Starting at the line that contains "From the view captured" and continuing through the last of the items, substitute "photographer" for "camera" and give those lines again with nothing else changed.

• _EXTRACTED RECORDS_
++++++++

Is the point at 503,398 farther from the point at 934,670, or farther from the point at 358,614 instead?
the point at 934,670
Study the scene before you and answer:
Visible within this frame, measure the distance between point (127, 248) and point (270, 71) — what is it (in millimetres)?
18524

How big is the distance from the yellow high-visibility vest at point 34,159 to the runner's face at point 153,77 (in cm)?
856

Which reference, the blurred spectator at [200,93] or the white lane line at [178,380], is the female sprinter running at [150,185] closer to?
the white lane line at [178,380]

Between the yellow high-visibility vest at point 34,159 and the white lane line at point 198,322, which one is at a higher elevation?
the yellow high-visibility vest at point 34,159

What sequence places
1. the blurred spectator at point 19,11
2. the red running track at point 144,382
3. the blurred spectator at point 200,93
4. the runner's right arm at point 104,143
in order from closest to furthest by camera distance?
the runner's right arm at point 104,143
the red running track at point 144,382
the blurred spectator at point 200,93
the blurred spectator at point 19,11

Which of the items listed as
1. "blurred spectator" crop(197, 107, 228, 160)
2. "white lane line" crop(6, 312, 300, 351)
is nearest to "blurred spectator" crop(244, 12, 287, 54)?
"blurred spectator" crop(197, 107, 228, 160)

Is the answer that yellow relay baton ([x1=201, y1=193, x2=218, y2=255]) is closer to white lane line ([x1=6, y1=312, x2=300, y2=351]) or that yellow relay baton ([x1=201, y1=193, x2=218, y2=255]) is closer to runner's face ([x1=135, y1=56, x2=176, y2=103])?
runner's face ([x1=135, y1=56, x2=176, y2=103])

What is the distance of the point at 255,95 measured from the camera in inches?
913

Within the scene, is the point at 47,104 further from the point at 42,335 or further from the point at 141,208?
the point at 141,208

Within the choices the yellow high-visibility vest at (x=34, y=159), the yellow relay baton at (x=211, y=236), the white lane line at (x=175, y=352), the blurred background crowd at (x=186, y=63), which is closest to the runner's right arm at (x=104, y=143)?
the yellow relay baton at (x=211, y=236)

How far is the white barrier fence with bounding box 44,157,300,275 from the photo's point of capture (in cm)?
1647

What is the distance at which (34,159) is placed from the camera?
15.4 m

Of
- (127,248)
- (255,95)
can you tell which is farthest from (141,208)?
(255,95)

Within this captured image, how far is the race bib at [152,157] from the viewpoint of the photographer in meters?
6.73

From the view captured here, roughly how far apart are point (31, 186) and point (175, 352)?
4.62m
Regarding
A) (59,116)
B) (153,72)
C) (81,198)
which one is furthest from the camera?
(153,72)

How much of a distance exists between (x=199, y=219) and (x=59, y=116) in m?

++++++++

• _THE COMPLETED TASK_
From the view captured here, roughly how far apart are point (31, 186) and point (175, 352)?
4.62m
Regarding
A) (59,116)
B) (153,72)
C) (81,198)
which one is furthest from the photographer?
(153,72)

How much of a distance exists between (x=199, y=219) and (x=59, y=116) in m?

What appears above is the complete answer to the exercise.